The result is that a software-defined network is easier to implement; simpler to control and manage, with less human interaction; and is far more dynamic in accommodating the constantly changing requirements of today’s ICT environments, particularly in data centres.
Already, these features translate to almost irresistible benefits for any large organisation that’s trying to cut costs and do more with less. But exactly how it will play out in the market can’t be fully predicted, as there are both antagonising and promotional forces at play.

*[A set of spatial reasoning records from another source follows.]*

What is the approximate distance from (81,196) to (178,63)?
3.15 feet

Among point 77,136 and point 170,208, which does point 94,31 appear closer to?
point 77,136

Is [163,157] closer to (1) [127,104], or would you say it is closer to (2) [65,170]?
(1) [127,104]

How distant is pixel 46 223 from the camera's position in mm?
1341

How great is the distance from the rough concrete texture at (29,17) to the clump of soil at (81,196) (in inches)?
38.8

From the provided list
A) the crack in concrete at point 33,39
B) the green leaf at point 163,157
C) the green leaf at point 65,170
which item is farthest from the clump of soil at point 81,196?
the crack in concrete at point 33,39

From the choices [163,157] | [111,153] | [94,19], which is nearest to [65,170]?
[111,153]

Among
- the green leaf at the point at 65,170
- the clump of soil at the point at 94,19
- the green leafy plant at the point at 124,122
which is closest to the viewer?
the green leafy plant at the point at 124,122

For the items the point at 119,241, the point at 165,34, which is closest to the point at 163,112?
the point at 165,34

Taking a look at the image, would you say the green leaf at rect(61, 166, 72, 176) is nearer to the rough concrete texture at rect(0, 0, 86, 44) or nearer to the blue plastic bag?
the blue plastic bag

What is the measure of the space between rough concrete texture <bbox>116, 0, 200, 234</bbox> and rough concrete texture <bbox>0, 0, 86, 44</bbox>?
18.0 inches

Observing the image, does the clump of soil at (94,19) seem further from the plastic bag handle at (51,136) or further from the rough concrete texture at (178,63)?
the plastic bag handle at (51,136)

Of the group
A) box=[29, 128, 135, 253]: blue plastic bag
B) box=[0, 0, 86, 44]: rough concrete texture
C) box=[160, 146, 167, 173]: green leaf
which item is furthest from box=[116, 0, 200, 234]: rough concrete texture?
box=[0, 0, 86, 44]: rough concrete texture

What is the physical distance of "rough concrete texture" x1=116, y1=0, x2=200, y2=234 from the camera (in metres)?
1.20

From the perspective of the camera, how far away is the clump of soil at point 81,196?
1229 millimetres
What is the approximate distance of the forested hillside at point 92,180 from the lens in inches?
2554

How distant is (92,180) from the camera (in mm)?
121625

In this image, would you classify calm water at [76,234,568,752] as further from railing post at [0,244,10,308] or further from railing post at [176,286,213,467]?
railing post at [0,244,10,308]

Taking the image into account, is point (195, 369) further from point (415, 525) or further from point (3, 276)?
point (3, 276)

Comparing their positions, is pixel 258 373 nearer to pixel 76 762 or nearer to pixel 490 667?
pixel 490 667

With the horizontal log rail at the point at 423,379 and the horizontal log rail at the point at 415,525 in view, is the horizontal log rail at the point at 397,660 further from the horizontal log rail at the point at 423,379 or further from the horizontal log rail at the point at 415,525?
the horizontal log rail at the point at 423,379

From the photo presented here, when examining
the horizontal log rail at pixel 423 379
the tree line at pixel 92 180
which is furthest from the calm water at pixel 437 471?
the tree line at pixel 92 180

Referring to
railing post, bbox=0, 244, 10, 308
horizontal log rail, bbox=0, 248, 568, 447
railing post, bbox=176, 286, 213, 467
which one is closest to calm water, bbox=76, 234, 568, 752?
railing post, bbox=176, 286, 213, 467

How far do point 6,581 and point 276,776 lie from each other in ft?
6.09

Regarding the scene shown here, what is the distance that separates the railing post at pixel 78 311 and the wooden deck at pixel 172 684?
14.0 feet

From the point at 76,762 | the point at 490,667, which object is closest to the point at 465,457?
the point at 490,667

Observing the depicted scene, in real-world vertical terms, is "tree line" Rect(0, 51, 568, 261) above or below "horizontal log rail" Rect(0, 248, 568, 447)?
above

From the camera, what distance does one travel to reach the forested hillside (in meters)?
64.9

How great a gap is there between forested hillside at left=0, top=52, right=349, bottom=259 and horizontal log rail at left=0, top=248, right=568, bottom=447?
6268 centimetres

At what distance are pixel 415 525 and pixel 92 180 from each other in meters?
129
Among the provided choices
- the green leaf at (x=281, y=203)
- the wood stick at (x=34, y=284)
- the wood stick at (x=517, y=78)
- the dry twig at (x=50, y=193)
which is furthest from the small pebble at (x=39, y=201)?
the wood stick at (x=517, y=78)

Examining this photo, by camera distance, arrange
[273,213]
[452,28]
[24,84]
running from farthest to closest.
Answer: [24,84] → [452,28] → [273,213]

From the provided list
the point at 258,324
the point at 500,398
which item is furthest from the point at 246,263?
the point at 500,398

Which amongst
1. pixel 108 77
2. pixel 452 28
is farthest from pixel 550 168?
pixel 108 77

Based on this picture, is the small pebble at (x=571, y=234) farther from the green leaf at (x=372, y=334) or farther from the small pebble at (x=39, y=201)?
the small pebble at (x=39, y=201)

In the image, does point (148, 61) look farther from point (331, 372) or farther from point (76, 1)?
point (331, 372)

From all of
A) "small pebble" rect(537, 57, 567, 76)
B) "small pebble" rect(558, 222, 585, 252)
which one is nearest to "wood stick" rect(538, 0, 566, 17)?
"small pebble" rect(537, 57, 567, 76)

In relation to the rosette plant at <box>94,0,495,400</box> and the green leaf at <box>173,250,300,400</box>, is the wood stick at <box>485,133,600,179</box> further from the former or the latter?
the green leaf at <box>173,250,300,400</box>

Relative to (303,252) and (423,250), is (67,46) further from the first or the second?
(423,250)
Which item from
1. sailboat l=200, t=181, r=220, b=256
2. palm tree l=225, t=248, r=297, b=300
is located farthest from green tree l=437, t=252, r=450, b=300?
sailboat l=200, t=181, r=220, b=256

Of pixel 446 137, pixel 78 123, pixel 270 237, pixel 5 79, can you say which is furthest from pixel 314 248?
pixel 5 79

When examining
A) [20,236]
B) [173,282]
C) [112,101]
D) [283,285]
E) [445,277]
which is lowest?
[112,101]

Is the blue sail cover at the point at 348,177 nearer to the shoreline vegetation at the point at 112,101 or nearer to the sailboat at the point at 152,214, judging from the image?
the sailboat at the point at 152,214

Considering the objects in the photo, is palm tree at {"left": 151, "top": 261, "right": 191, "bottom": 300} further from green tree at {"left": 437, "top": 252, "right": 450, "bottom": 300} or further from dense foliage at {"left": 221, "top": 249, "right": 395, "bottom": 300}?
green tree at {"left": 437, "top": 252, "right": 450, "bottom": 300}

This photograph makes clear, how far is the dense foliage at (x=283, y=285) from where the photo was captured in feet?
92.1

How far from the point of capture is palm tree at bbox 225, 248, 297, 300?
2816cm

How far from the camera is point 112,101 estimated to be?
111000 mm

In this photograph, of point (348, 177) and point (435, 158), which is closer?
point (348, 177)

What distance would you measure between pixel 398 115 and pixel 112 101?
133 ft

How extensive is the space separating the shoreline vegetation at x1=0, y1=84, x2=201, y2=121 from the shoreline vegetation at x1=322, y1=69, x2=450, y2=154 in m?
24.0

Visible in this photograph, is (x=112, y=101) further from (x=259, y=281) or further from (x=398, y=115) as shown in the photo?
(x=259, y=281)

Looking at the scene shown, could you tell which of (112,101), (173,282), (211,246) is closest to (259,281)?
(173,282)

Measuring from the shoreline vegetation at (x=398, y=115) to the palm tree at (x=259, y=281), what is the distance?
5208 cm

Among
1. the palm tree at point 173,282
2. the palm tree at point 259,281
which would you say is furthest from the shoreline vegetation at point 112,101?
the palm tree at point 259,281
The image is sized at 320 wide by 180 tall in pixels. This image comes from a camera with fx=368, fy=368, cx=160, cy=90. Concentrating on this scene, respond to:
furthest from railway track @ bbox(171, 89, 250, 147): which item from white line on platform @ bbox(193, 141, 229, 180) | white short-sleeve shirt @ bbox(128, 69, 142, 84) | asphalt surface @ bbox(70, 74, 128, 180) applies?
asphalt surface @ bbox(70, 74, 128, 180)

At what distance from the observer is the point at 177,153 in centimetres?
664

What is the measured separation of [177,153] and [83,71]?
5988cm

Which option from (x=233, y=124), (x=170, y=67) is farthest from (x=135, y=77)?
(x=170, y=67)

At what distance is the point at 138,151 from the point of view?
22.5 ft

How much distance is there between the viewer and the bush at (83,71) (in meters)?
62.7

Three ways towards software controlSweeping technology change rarely comes without its fair share of market politics. Software-defined networking is no different. While the benefits are clear to most end-user organisations, the vast majority – if not all – of the networking devices installed in their networks can’t be software controlled. Moving in this direction would require a rip-and-replace approach which is expensive, risky, and disruptive.
Complicating the matter further is the fact that there are currently three different approaches to implementing a software-defined network, all of which involve how the controller communicates with the network devices.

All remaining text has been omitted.